I’ve explained the benefits of sleep mostly from a general, intuitive point of view. And using examples. In this chapter, I want to quickly give some more concrete advantages and properties of sleep.


Here’s the list.

  • Better immune system. You get sick less often, or less severely, and recover faster if sick.
  • You stay at a healthy weight. Sleep helps process food. But lack of sleep increases our appetite, mostly towards unhealthy foods.
  • It lowers your risk for serious health problems, like diabetes and heart disease
  • It reduces stress and improves your mood
  • It increases performance in the general sense: both physical and mental exercise
    • You do better at school or work.
    • You think more clearly
    • You can lift heavier weights or exercise longer before getting tired
    • You keep a better posture during the day
  • You become more social and open. You can get along better with people and deal better with setbacks.
  • You think more rationally and avoid injuries. (As I said, drowsy drivers cause many car accidents every year.)


Sleeping has at its core a single purpose: shut down everything we don’t need, so that we can regrow our body. When you sleep,

  • Your muscles grow
  • Your energy reserve refills
  • Any wounds are healed
  • Harmful viruses are dealt with.

But, the most important part is in your brain.
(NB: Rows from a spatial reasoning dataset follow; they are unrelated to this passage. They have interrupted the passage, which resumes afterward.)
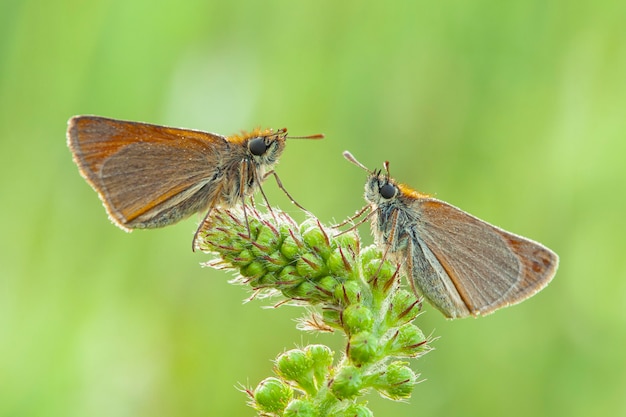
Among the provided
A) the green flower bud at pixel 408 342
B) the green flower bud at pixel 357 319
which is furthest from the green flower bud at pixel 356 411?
the green flower bud at pixel 408 342

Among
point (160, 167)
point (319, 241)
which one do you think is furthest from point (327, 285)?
point (160, 167)

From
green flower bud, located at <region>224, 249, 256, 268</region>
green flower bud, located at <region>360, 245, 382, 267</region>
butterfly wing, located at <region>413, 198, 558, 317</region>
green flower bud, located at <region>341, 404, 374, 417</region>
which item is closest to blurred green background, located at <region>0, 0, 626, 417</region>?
green flower bud, located at <region>224, 249, 256, 268</region>

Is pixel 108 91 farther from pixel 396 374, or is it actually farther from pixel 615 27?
pixel 615 27

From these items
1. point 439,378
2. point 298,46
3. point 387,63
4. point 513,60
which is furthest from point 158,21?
point 439,378

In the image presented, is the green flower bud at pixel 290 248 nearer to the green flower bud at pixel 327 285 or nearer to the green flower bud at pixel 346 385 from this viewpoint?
the green flower bud at pixel 327 285

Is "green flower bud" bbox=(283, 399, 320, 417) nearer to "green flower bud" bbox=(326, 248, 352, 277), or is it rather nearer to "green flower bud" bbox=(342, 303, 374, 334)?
"green flower bud" bbox=(342, 303, 374, 334)

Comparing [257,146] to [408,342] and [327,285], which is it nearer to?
[327,285]
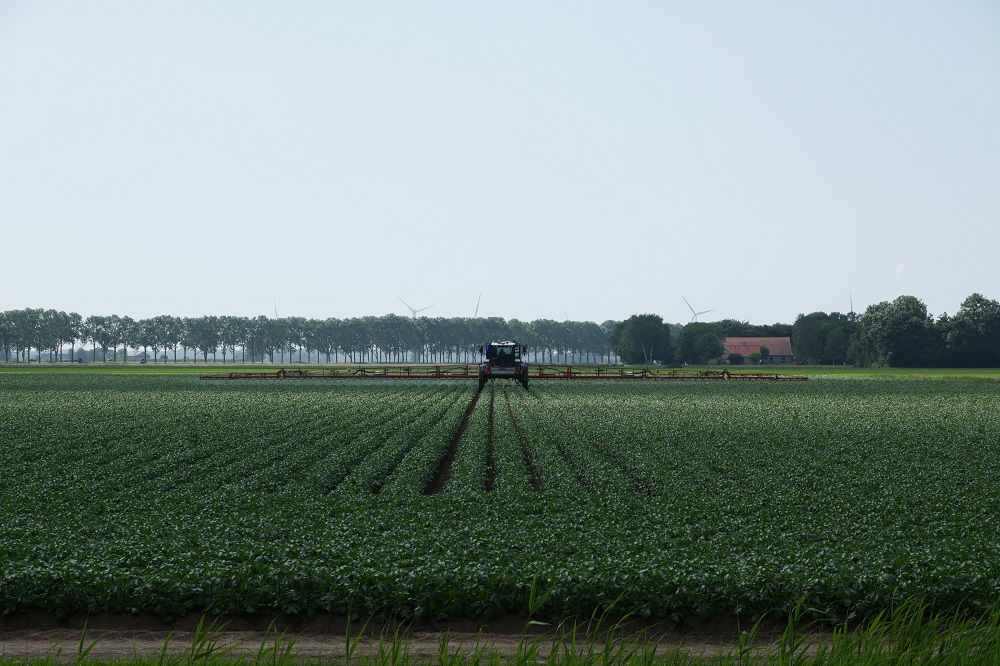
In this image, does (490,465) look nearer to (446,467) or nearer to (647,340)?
(446,467)

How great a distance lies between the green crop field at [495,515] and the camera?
11656mm

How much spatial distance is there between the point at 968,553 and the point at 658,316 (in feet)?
553

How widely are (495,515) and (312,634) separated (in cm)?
602

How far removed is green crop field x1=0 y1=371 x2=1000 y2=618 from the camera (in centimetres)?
1166

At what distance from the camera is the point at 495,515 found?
54.6ft

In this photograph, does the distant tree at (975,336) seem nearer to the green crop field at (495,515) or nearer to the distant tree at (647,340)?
the distant tree at (647,340)

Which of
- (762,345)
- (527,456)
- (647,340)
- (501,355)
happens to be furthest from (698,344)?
(527,456)

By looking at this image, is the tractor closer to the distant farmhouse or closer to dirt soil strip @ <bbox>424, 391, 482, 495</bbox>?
dirt soil strip @ <bbox>424, 391, 482, 495</bbox>

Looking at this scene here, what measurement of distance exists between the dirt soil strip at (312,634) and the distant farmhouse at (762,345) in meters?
170

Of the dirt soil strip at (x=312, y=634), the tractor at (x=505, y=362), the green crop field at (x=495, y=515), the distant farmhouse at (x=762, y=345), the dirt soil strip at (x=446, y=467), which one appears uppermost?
the distant farmhouse at (x=762, y=345)

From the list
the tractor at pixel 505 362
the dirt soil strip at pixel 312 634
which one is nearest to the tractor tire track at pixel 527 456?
the dirt soil strip at pixel 312 634

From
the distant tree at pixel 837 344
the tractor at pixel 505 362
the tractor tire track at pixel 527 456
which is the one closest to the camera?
the tractor tire track at pixel 527 456

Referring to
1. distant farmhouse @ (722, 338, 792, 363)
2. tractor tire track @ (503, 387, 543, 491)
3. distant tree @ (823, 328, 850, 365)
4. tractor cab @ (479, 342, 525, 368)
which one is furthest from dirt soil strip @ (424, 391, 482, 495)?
distant farmhouse @ (722, 338, 792, 363)

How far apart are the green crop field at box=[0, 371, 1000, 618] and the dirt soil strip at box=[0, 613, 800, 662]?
22 cm
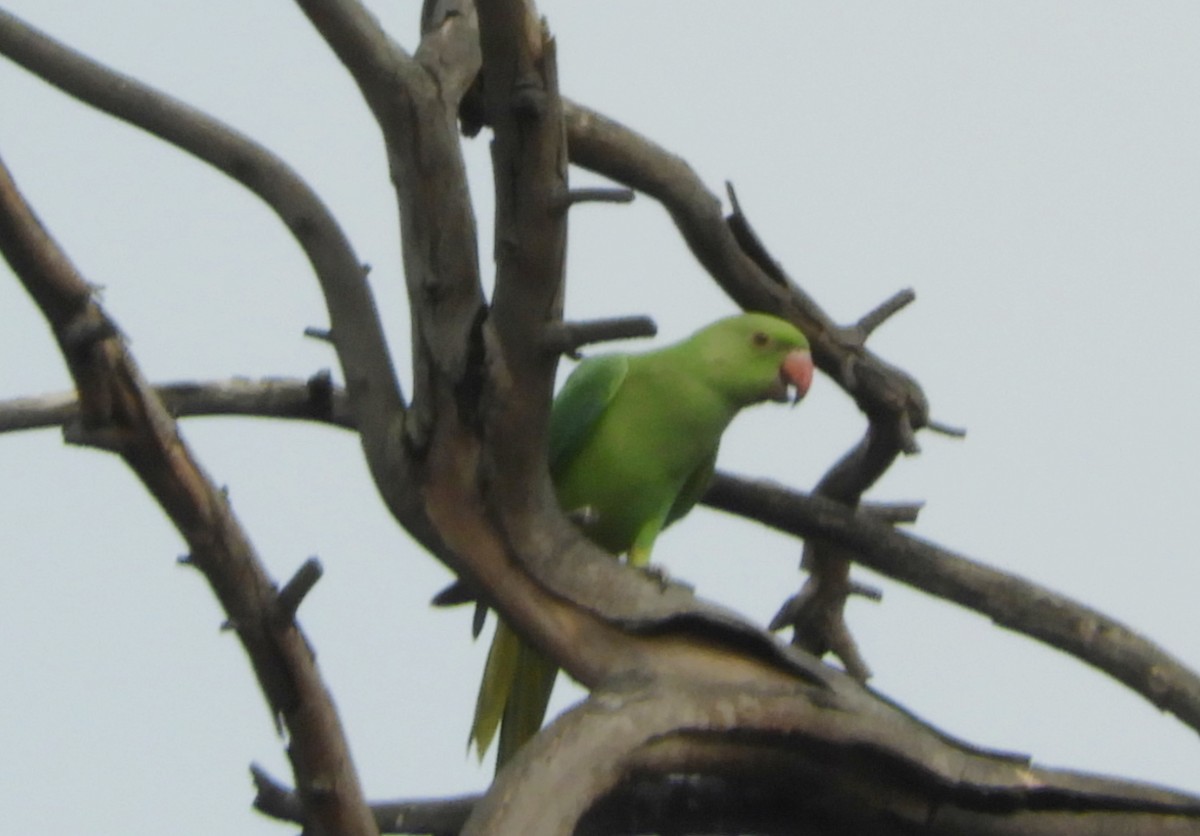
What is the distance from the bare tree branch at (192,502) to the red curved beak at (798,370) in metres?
1.35

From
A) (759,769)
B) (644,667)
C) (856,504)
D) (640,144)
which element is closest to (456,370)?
(644,667)

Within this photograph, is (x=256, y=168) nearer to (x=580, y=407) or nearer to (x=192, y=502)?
(x=192, y=502)

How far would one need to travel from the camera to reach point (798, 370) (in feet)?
10.1

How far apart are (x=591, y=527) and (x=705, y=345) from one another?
503mm

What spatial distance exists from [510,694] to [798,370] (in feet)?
3.14

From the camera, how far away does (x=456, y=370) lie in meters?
2.10

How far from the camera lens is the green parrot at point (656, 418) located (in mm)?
3072

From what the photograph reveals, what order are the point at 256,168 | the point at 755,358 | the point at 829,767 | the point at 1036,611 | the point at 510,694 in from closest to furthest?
the point at 829,767
the point at 256,168
the point at 1036,611
the point at 510,694
the point at 755,358

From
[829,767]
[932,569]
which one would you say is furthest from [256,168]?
[932,569]

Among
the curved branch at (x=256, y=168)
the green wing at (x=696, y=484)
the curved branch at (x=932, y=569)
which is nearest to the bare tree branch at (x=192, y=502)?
the curved branch at (x=256, y=168)

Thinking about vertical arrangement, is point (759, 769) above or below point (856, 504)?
below

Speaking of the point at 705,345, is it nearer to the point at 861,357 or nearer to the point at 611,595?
the point at 861,357

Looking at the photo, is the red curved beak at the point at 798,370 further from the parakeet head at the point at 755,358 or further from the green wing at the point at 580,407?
the green wing at the point at 580,407

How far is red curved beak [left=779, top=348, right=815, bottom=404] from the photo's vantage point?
9.97ft
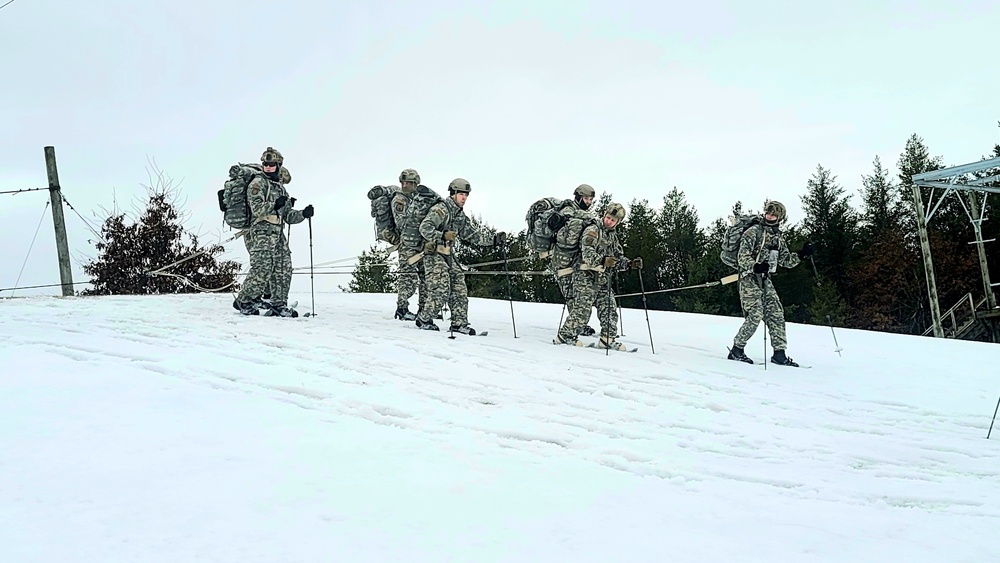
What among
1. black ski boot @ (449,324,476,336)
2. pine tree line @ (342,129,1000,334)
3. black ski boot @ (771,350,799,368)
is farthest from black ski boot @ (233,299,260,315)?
pine tree line @ (342,129,1000,334)

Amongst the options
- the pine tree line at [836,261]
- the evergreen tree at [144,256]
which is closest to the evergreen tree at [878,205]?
the pine tree line at [836,261]

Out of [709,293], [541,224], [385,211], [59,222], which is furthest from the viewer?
[709,293]

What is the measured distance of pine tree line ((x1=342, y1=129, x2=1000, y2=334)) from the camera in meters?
42.5

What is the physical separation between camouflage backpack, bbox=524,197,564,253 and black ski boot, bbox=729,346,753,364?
322cm

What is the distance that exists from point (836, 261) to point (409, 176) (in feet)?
138

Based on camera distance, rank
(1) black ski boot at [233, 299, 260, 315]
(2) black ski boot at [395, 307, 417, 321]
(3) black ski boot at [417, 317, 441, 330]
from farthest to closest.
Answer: (2) black ski boot at [395, 307, 417, 321]
(1) black ski boot at [233, 299, 260, 315]
(3) black ski boot at [417, 317, 441, 330]

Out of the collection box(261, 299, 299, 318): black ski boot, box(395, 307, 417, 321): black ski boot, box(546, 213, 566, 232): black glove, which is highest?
box(546, 213, 566, 232): black glove

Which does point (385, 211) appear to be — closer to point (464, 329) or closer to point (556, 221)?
point (464, 329)

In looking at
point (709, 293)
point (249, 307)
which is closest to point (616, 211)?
point (249, 307)

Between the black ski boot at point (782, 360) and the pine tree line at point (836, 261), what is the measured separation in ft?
89.7

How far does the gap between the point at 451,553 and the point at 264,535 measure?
971 millimetres

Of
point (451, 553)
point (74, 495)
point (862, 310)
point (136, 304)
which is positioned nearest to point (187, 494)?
point (74, 495)

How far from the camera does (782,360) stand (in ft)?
39.9

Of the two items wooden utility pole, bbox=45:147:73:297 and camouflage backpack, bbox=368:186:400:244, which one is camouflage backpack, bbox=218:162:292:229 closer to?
camouflage backpack, bbox=368:186:400:244
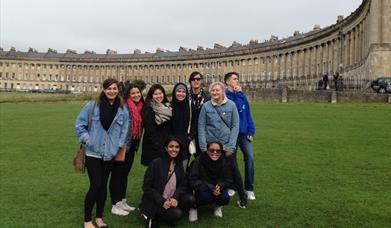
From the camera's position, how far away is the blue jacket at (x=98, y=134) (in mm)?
7633

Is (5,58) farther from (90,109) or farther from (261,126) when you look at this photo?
(90,109)

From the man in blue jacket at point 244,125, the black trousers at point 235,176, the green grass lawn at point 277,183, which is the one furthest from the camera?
the man in blue jacket at point 244,125

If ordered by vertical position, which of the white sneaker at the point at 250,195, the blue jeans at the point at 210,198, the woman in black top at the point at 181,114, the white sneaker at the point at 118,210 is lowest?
the white sneaker at the point at 118,210

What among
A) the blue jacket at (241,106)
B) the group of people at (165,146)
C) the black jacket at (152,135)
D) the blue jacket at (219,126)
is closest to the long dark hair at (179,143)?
the group of people at (165,146)

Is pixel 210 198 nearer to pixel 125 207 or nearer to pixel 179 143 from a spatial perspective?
pixel 179 143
Your brain uses sleep to put all you’ve learned, seen and experienced that day into the long-term memory. It tries to build strong connections between what you already had and what you did that day. Not sleeping enough therefore causes

  • Memory loss
  • Depression
  • Focus problems
  • Retention problems
  • A host of mental issues, really.

But what does your body actually do? It alternates between two stages.

  • REM (Rapid Eye Movement): otherwise called light sleep.
  • NON-REM: otherwise called deep sleep

The first REM sleep stage lasts about 10 minutes, but they get longer and longer after that. (The final one usually lasts an hour.) Your eyelids move rapidly, you breathe faster and heart rate rises. This is the stage where your brain is most active. Dreams are made in New York at this stage!

The non-REM sleep lasts anywhere between 5 to 15 minutes. It has three substages:

  • You’re not really sleeping. Your eyes are closed, but it is very easy to wake you up.
  • Your heart rate slows and body temperature drops. This is basically preparation for deep sleep.
  • Deep sleep. It is very hard to wake you up. If you wake up, you feel weak, disoriented and maybe even sick.

Your body typically tries to wake up during stage 1 of non-REM sleep.

You should see it like this: you close your eyes and tell your body it is fine to go to sleep. Your body prepares REM sleep, performs the REM stage, and then performs a check: “can I wake up?”

If there’s still work to be done, or it’s still dark, it will continue this cycle.

Using an alarm clock therefore increases your chances of waking up at the wrong time. If you wake up from your alarm clock and you can barely open your eyes, you’ve disturbed REM sleep. If you wake up, and you feel even worse than you did before you went to bed, you’ve cut your deep sleep.

That’s why using a rhythm or schedule helps. Your body knows when to stop doing stuff and wake up on its own. It will plan accordingly.

This is also why, if you wake up multiple times during a night, those are usually 60-90 minutes apart. That’s the time it usually takes for a full cycle to be executed.


In fact, I sometimes have to get up much earlier than I’m used to. This is a special occasion. I set my alarm clock, I check the new time, I write it in my notes. This means the new time is burned into my brain.

What happens? I wake up naturally right before that time. Somehow, our biological clock is really strong and can tell the time when we sleep. If you clearly tell yourself when to wake up, your body might just accomodate for that.

Brain waves

In general, we distinguish four “states of mind”:

  • Alpha brain waves
  • Beta brain waves
  • Theta brain waves
  • Delta brain waves

Delta and Theta only happen when you’re asleep. You can read research about them, and you will see just how important and magical sleep is.

Beta waves are present when you’re fully awake and active. Alpha waves happen when you’re awake, but calm and at rest.

When I talked about the “transition” period (in the After-sleep phaser chapter), this is what I’m talking about.

It takes some time to swap some brain waves for another type. About 30 minutes after waking up, you’re gaining more and more Beta waves, but still have your Delta and Theta. You’re still in that “dream” or “subconscious” state.

This is when you are most creative and find the best solutions. This is when you are most vulnerable.

We have a weird situation, as humans. We have incredible potential, but it’s all locked in our subconscious. If you can manage to get into that “dreamlike” state more often, or stay there for longer, it’s like you upgraded your brain to version 2.0.

Sleep is the easiest and most obvious way to do so. But habits, rituals, meditation, leading a generally stress-free and non-attached life, can help take this a step further.

We’re still studying and learning a lot about that subconscious of ours. About why we sleep, the good it does for our body.

But one thing is certain: the easiest way to improve your mental and physical health, is by getting good quality sleep, every night. I’d recommend prioritizing this over everything else, even work.